Work to complete:
1. In the novels servlet text, list every class the code imports from the java.io package.
2. According to the novels servlet text, which symbol separates the author from the title in each line of the text file?
3. Write the next part of the novels servlet text, picking up right after its last line.

Study text:
The most complicated method is populate, which reads from a text file contained in the deployed WAR file. The text file contains the initial collection of novels. To open the text file, the populate method needs the ServletContext, a Java map that contains all of the critical information about the servlet embedded in the servlet container. The text file, in turn, contains records such as this:

Jane Austen!Persuasion

The line is parsed into two parts (author and title) separated by the bang symbol (!). The method then builds a Novel instance, sets the author and title properties, and adds the novel to the collection, which acts as an in-memory data store.

The Novels class also has utilities to encode the novels collection into XML or JSON, depending upon the format that the requester prefers. XML is the default, but JSON is available upon request. A lightweight XML-to-JSON package provides the JSON. Further details on encoding are below.

Example 3. The NovelsServlet class

package novels;

import java.util.concurrent.ConcurrentMap;
import javax.servlet.ServletException;
import javax.servlet.http.HttpServlet;
import javax.servlet.http.HttpServletRequest;
import javax.servlet.http.HttpServletResponse;
import java.util.Arrays;
import java.io.ByteArrayInputStream;
import java.io.ByteArrayOutputStream;
import java.io.OutputStream;
import java.io.BufferedReader;
import java.io.InputStreamReader;
import java.beans.XMLEncoder;
import org.json.JSONObject;
import org.json.XML;

public class NovelsServlet extends HttpServlet {
    static final long serialVersionUID = 1L;
    private Novels novels; // back-end bean

    // Executed when servlet is first loaded into container.

Given entries:
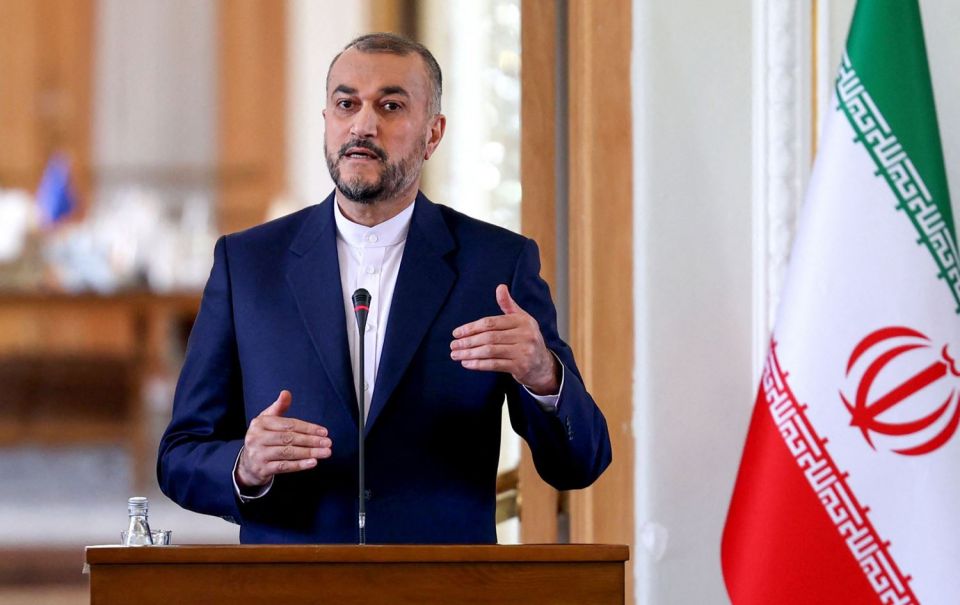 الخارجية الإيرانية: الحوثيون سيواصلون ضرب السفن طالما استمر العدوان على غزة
--
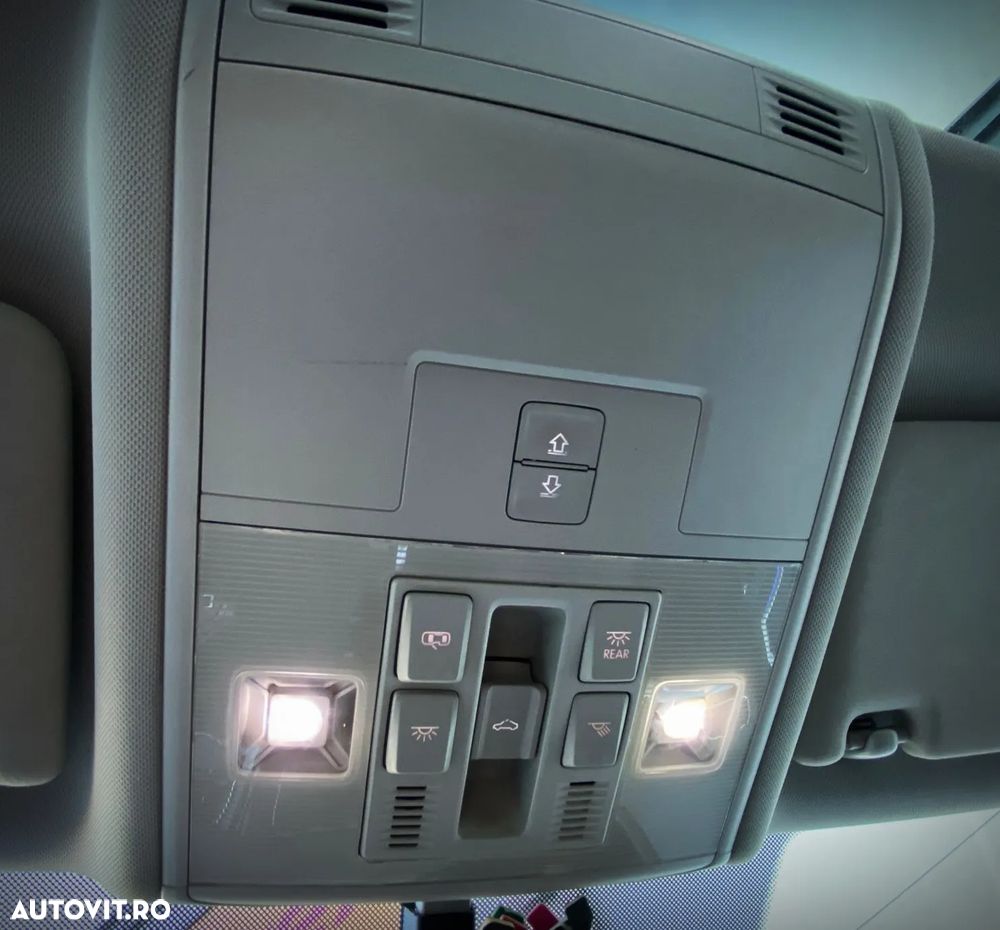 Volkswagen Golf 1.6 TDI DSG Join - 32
* * *
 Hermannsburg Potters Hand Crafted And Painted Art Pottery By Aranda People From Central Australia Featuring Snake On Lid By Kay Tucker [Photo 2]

Task results:
1.
ByteArrayInputStream
ByteArrayOutputStream
OutputStream
BufferedReader
InputStreamReader

2. The bang symbol (!).

3.
    @Override
    public void init() {
        this.novels = new Novels();
        novels.setServletContext(this.getServletContext());
    }

    // GET /novels
    // GET /novels?id=1
    @Override
    public void doGet(HttpServletRequest request, HttpServletResponse response) {
        String param = request.getParameter("id");
        Integer key = (param == null) ? null : Integer.valueOf((param.trim()));

        // Check user preference for XML or JSON by inspecting
        // the HTTP headers for the Accept key.
        boolean json = false;
        String accept = request.getHeader("accept");
        if (accept != null && accept.contains("json")) json = true;

        // If no query string, assume client wants the full list.
        if (key == null) {
            ConcurrentMap<Integer, Novel> map = novels.getConcurrentMap();
            Object[] list = map.values().toArray();
            Arrays.sort(list);

            String payload = novels.toXml(list);        // defaults to Xml
            if (json) payload = novels.toJson(payload); // Json preferred?
            sendResponse(response, payload);
        }
        // Otherwise, return the specified Novel.
        else {
            Novel novel = novels.getConcurrentMap().get(key);
            if (novel == null) { // no such Novel
                String msg = key + " does not map to a novel.\n";
                sendResponse(response, novels.toXml(msg));
            }
            else { // requested Novel found
                if (json) sendResponse(response, novels.toJson(novels.toXml(novel)));
                else sendResponse(response, novels.toXml(novel));
            }
        }
    }

    // POST /novels
    @Override
    public void doPost(HttpServletRequest request, HttpServletResponse response) {
        String author = request.getParameter("author");
        String title = request.getParameter("title");

        // Are the data to create a new novel present?
        if (author == null || title == null)
            throw new RuntimeException(Integer.toString(HttpServletResponse.SC_BAD_REQUEST));

        // Create a novel.
        Novel n = new Novel();
        n.setAuthor(author);
        n.setTitle(title);

        // Save the ID of the newly created Novel.
        int id = novels.addNovel(n);

        // Generate the confirmation message.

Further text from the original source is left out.